### Information shown ###

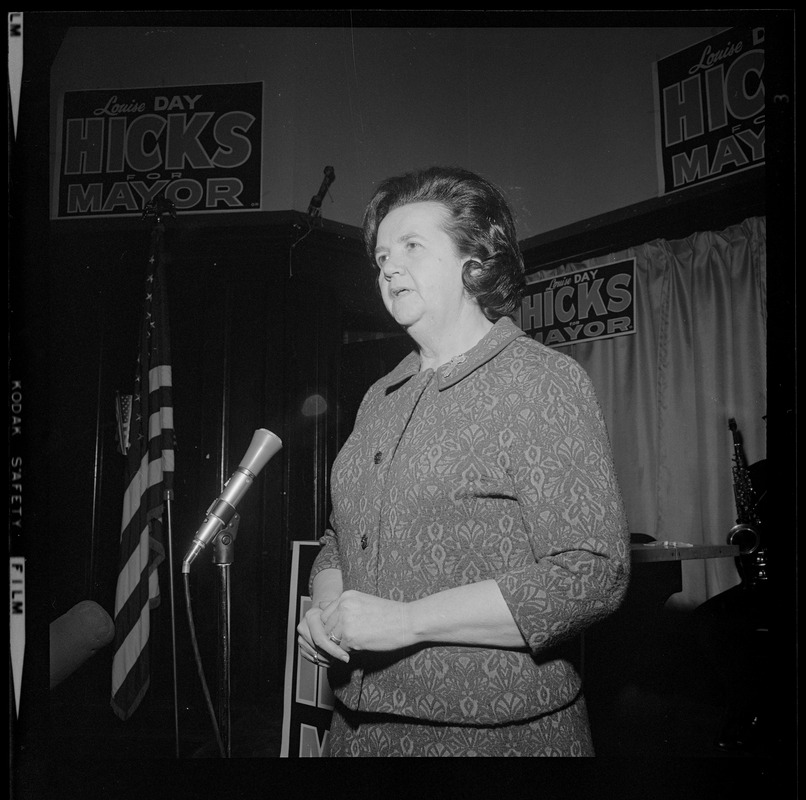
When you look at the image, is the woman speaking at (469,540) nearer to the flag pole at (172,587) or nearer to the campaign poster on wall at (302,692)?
the campaign poster on wall at (302,692)

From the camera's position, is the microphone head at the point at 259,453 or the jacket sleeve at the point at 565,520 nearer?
the jacket sleeve at the point at 565,520

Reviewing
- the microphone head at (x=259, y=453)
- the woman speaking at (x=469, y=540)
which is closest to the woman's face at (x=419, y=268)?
the woman speaking at (x=469, y=540)

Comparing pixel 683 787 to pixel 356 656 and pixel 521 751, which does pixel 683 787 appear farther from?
pixel 356 656

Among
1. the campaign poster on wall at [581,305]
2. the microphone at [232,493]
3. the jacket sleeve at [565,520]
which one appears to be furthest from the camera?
the campaign poster on wall at [581,305]

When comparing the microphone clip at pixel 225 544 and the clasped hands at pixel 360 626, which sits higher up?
the microphone clip at pixel 225 544

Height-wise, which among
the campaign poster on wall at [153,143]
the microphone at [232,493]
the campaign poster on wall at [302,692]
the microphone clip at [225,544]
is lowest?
the campaign poster on wall at [302,692]

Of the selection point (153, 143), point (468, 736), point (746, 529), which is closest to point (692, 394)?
point (746, 529)

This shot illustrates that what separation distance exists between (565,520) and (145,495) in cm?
84

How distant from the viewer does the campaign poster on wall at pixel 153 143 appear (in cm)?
124

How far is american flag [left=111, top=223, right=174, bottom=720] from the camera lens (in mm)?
1196

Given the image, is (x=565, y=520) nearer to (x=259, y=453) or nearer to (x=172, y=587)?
(x=259, y=453)

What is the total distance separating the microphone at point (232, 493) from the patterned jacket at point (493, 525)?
0.66ft

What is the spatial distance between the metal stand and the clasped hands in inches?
8.7

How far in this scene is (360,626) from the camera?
973 mm
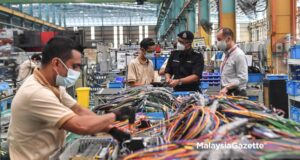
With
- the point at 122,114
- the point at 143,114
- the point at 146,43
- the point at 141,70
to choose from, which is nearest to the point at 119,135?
the point at 122,114

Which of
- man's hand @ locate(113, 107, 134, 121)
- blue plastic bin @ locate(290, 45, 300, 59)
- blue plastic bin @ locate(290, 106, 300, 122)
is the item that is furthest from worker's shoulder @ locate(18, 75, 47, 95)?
blue plastic bin @ locate(290, 106, 300, 122)

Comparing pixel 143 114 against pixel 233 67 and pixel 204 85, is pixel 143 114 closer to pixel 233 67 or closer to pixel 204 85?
pixel 233 67

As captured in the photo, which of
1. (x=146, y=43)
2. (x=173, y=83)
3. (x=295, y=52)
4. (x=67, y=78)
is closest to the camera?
(x=67, y=78)

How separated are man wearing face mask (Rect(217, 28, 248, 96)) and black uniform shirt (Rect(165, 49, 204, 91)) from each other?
0.90 feet

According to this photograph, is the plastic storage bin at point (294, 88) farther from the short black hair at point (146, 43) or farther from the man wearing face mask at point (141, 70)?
the short black hair at point (146, 43)

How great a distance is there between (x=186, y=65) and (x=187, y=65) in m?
0.01

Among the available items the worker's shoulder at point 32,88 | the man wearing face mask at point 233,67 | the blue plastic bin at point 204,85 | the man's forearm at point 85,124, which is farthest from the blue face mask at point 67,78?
the blue plastic bin at point 204,85

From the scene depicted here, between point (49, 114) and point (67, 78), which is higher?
point (67, 78)

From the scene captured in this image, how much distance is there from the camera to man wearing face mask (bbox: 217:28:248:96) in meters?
3.85

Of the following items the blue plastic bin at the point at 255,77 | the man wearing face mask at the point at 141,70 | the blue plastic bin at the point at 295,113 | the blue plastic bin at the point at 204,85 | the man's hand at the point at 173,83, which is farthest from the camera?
the blue plastic bin at the point at 255,77

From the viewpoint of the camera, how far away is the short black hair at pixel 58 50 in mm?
1852

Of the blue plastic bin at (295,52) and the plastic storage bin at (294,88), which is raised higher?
the blue plastic bin at (295,52)

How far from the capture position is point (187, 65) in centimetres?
410

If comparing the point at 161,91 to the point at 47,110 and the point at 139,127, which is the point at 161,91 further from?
the point at 47,110
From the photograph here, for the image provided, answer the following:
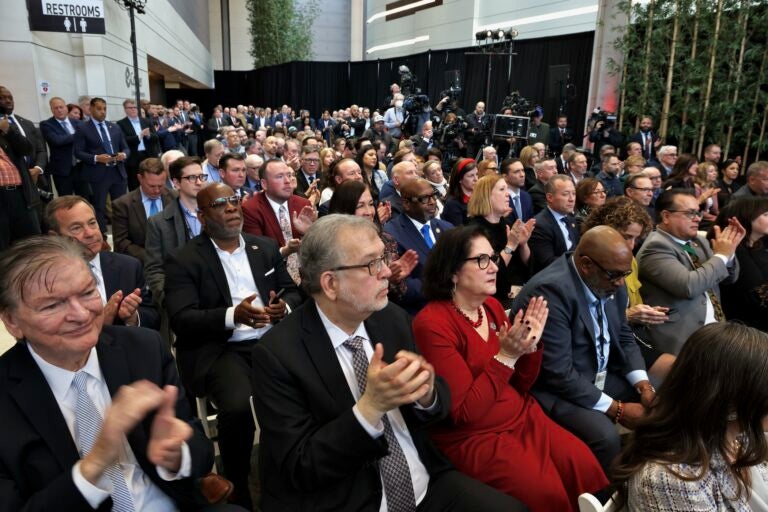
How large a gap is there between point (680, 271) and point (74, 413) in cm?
264

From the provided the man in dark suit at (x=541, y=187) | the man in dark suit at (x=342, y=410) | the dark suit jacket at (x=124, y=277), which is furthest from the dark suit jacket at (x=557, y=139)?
the man in dark suit at (x=342, y=410)

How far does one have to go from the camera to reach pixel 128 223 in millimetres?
3588

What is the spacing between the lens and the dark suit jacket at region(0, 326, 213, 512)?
112 centimetres

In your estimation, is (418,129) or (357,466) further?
(418,129)

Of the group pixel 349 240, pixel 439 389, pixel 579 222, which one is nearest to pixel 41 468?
pixel 349 240

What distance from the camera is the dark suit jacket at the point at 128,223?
11.6 ft

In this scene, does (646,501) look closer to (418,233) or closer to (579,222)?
(418,233)

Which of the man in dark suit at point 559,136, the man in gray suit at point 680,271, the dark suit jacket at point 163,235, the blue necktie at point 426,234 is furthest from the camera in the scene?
the man in dark suit at point 559,136

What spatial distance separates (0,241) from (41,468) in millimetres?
3728

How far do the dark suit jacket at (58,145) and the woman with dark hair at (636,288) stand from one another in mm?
5748

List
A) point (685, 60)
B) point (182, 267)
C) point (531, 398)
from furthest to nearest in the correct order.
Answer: point (685, 60), point (182, 267), point (531, 398)

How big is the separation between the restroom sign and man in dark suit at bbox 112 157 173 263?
16.9 feet

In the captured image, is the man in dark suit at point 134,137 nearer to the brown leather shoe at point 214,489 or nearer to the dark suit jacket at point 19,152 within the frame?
the dark suit jacket at point 19,152

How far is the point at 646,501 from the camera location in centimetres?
117
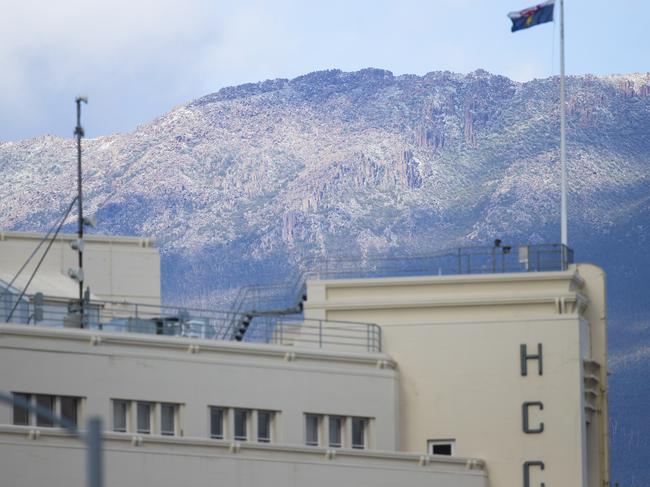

###

## Request
Write out the items word for word, starting at the line with "How big is the" and running through the end of the items, including both ends. Leave the pictures out of your answer.

## Answer to the problem
How big is the separation between the restroom sign and man in dark suit at bbox 112 157 173 263?
16.9 feet

In the captured image, is the man in dark suit at point 134,137 nearer to the brown leather shoe at point 214,489 or nearer to the dark suit jacket at point 19,152 within the frame?
the dark suit jacket at point 19,152

How far is the point at 646,501 from the camera location in centimetres?
117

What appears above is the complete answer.